Here's the summary of the persuader types. The most powerful are at the top.
Master Persuaders (includes several presidents, Steve Jobs, Peggy Noonan, Tony Robbins, Madonna, etc.)
Commercial-grade persuaders (people such as me)
I'll try to compensate for my lack of a PhD in cognitive science by linking to sources where it makes sense. But much of this book is based on decades of personal practice and observation of what works and what doesn't in the realm of persuasion. I encourage readers to remain skeptical and to check any of my claims on their own. A simple Google search will confirm (or debunk?) almost anything I say in this book about persuasion.
But Scott, Trump Is a Horrible Monster, Isn't He?
Trump's critics were appalled that I could say anything positive about this horrible monster that they expected to sprout horns at any moment. To them, my so-called support of Trump represented a big risk for the country, and it was the most despicable thing I could do. They worried that my writing would help get this racist, sexist, disrespectful, xenophobic hater elected. And they asked me how I could live with myself as Hitler's Little Helper. Wasn't I taking a risk with the future of the entire planet? Was I putting everyone's life in danger just to have some fun and get some attention?

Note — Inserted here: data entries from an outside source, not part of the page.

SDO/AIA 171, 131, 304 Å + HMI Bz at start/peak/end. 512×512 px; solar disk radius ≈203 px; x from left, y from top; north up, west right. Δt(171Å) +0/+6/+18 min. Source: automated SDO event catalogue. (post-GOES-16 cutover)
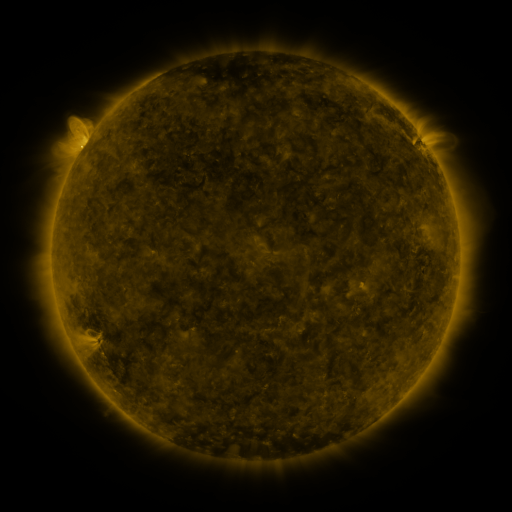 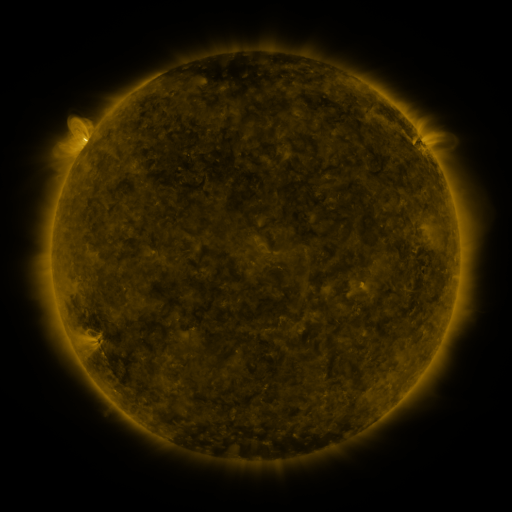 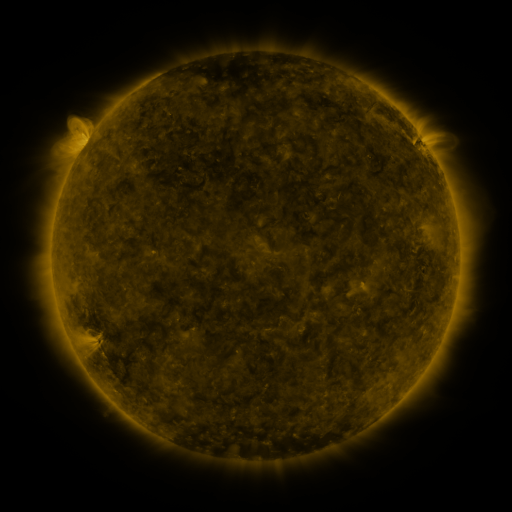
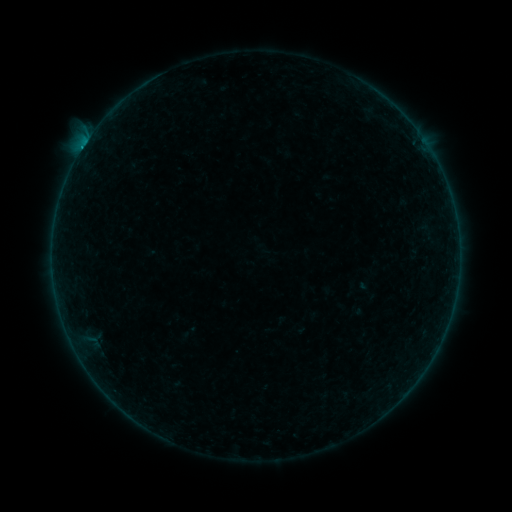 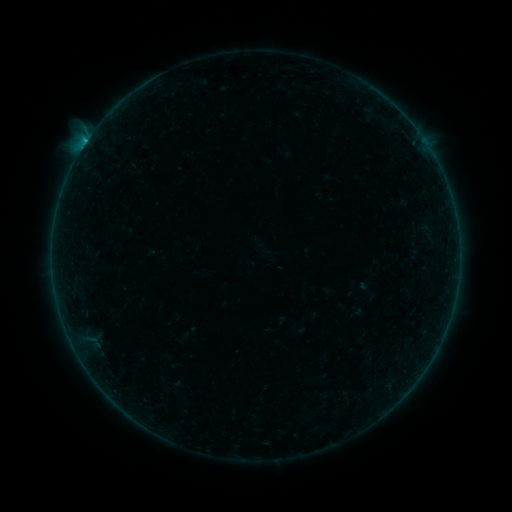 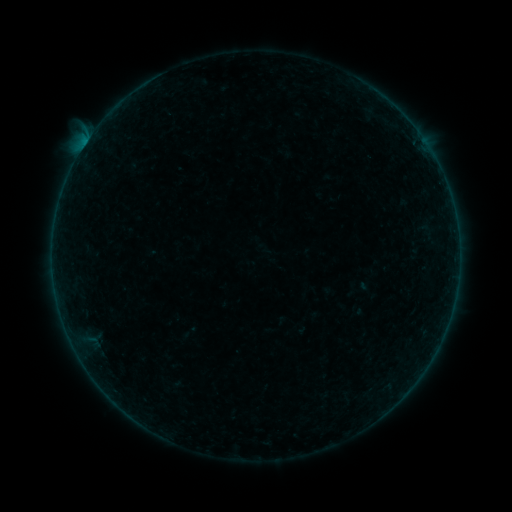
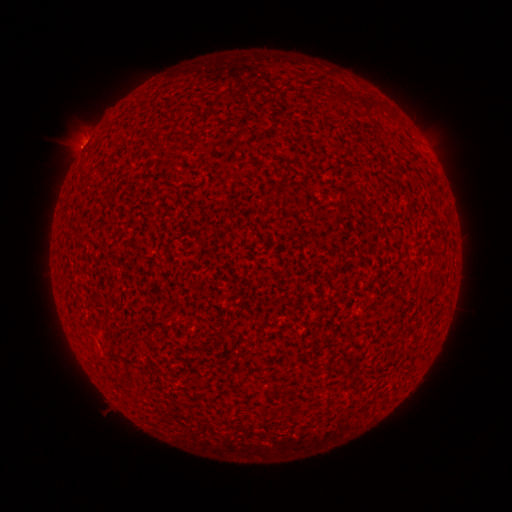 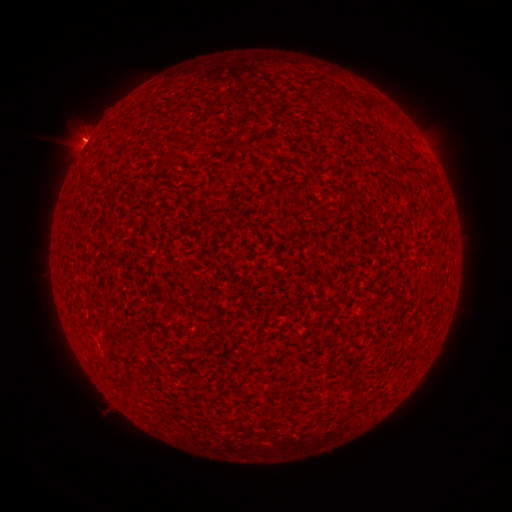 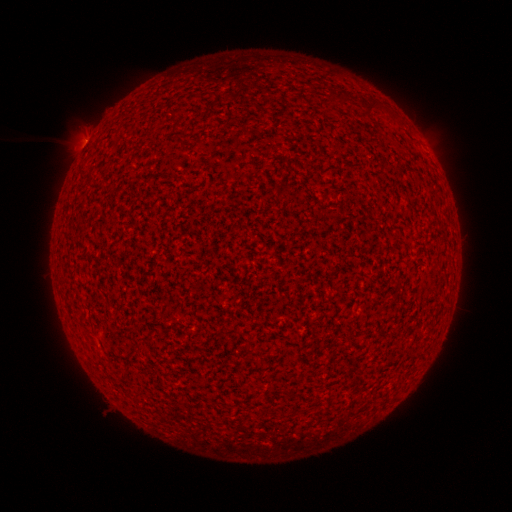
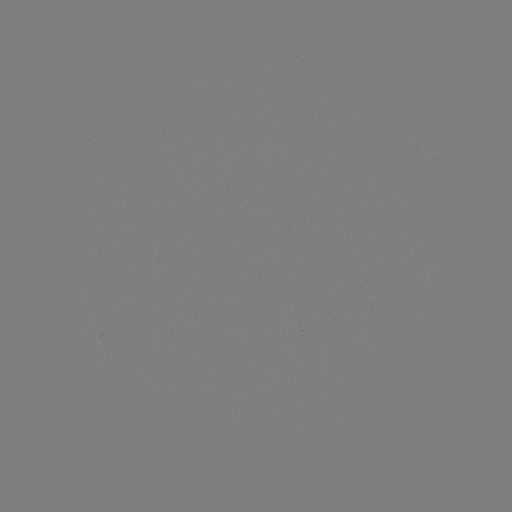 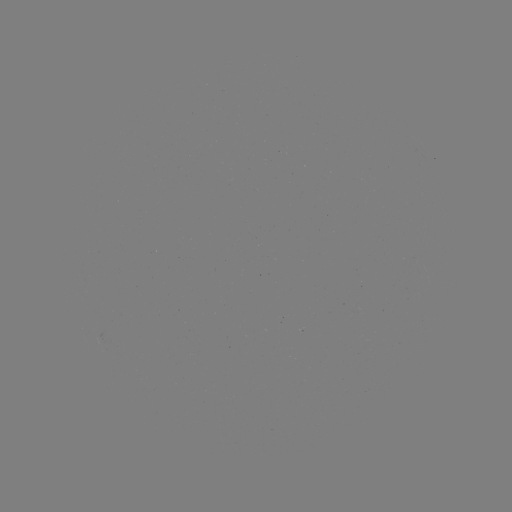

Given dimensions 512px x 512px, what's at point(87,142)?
B2.6 flare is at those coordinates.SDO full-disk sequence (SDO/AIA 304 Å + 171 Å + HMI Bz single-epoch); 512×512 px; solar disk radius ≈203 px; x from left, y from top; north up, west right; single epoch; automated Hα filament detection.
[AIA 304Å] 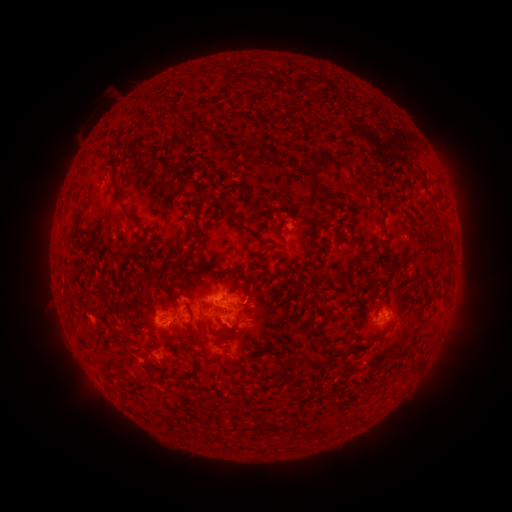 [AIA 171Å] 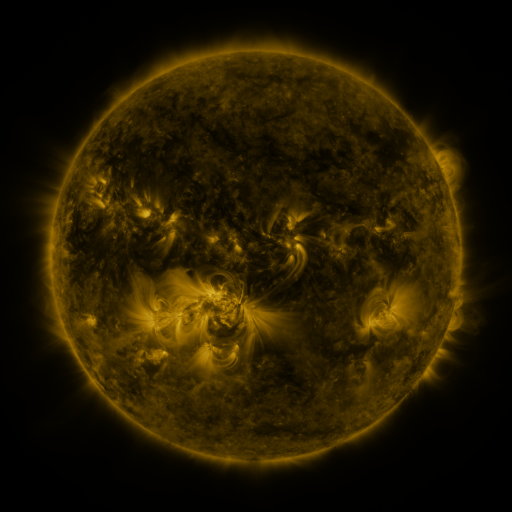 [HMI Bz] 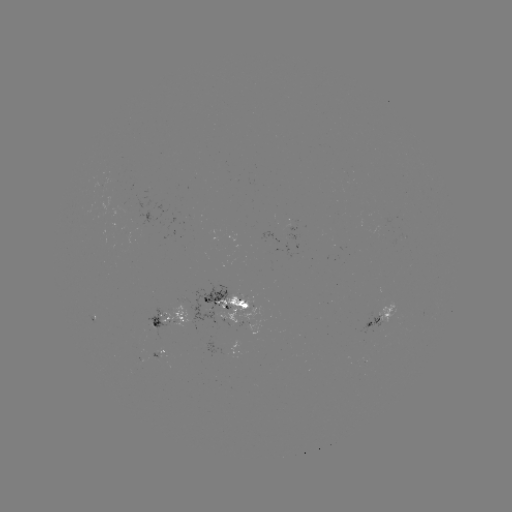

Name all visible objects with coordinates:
filament: (176, 113)
filament: (326, 163)
filament: (312, 181)
filament: (323, 194)
filament: (224, 198)
filament: (121, 202)
filament: (241, 225)
filament: (194, 227)
filament: (356, 261)
filament: (248, 286)
filament: (315, 289)
filament: (232, 336)
filament: (376, 339)
filament: (339, 354)
filament: (275, 361)
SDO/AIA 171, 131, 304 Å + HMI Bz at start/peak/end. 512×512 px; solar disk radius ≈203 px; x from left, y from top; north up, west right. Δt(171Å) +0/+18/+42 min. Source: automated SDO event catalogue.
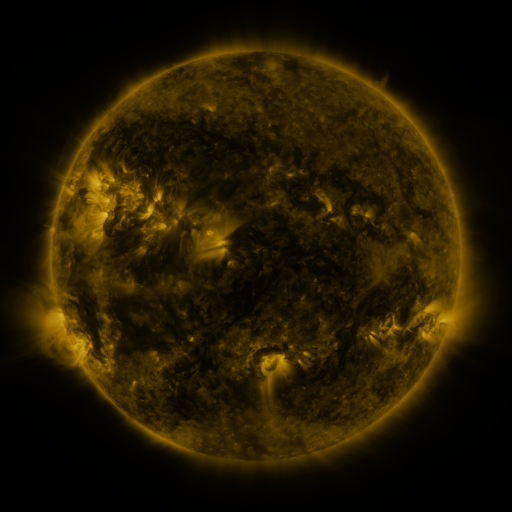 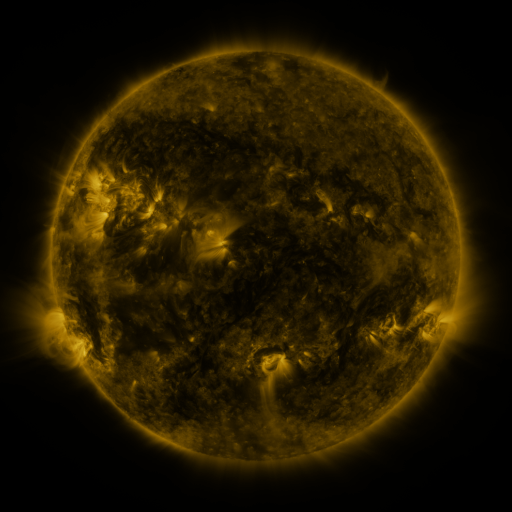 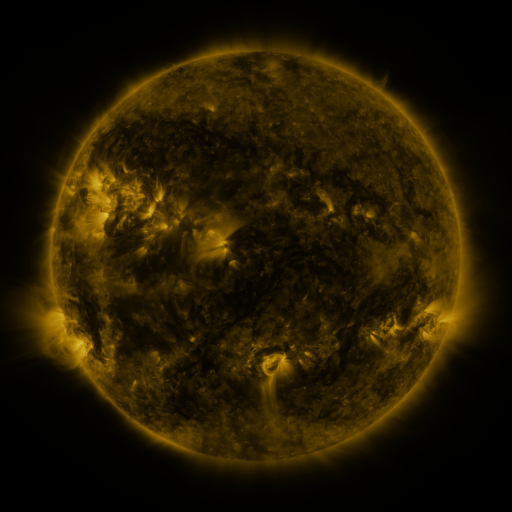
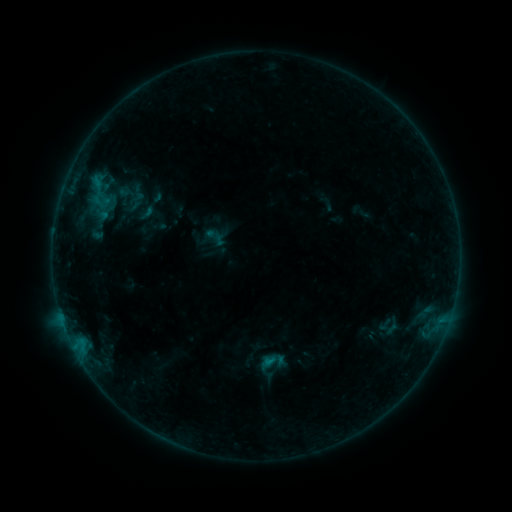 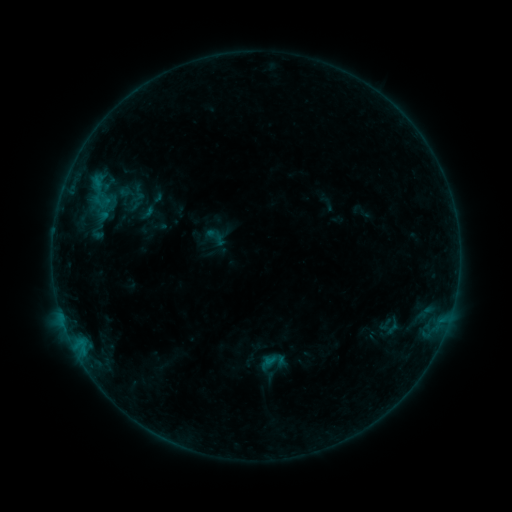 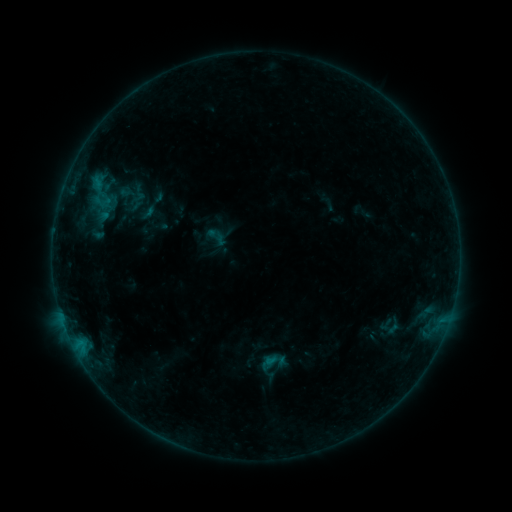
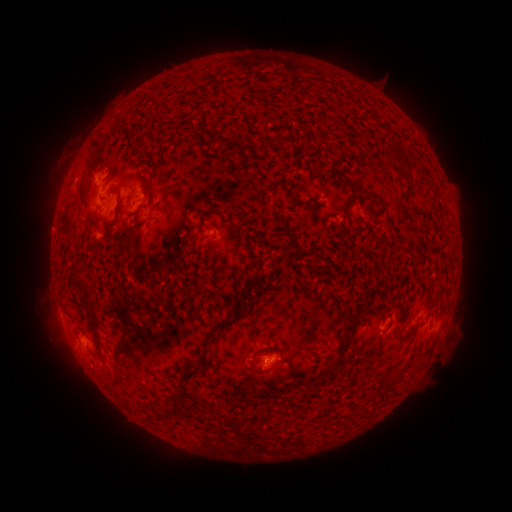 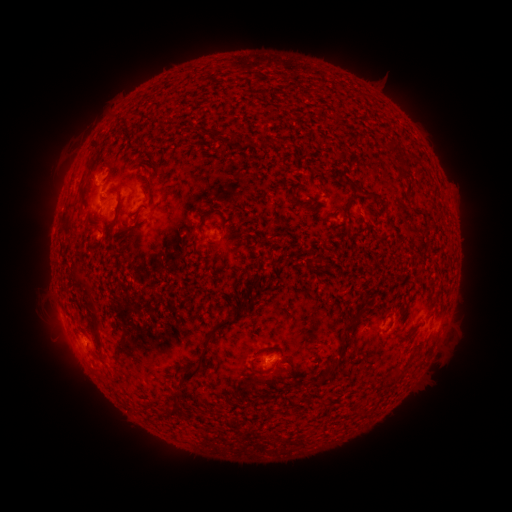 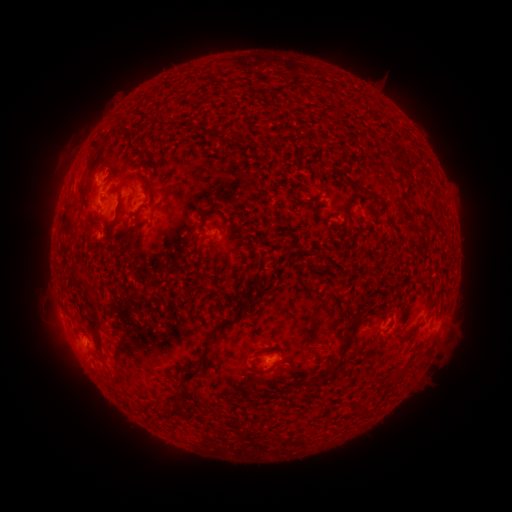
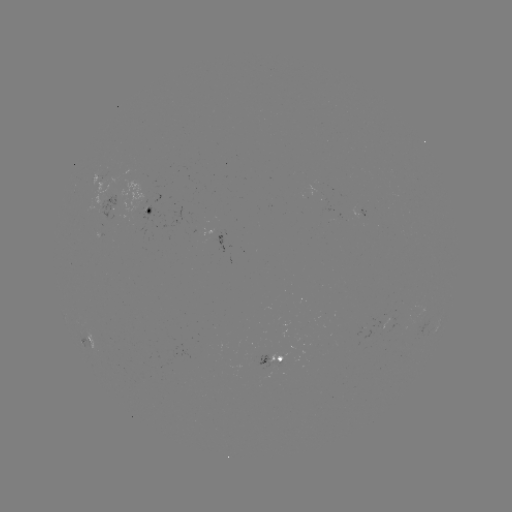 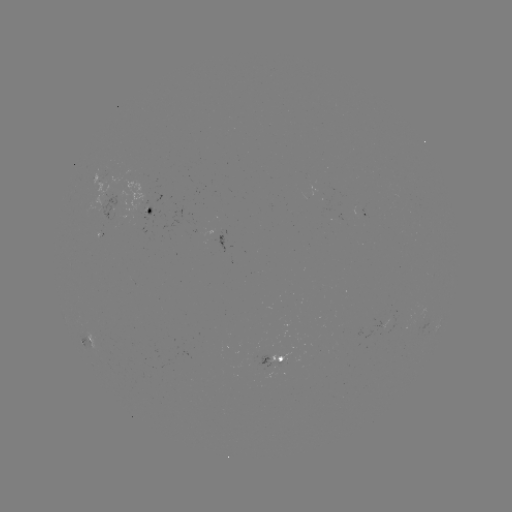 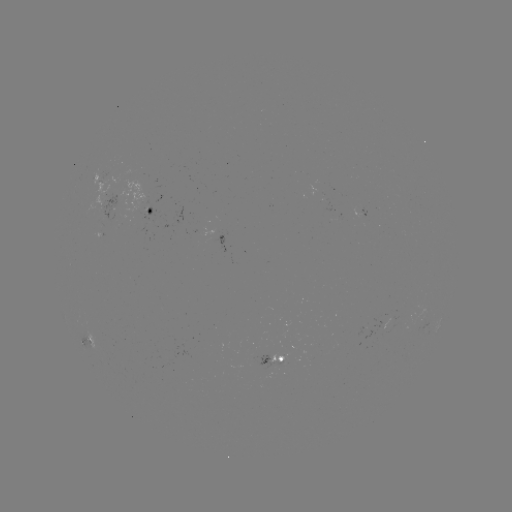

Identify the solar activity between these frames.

The simple answer is that I didn't see any of their concerns as real. In Trump I saw a highly capable yet flawed man trying to make a positive difference. And I saw all of his opponents' fears as the product of heavy-handed political persuasion. No one becomes Hitler at age seventy. We would have seen lots of warning signs during his decades of public life. And I kept in mind that most Republican candidates for president have been painted with the same Hitler brush, and it hasn't been right yet. In a similar fashion, I knew President Obama was not part of an Islamic terrorist sleeper cell, as some of his critics claimed. I saw candidate Trump as the target of the same sort of partisan hysteria. Like much of the public, I saw a scary extremism in Trump's language and policy preferences during the campaign. But I recognized his hyperbole as weapons-grade persuasion that would change after the election, not a sign that Trump had suddenly turned into Hitler.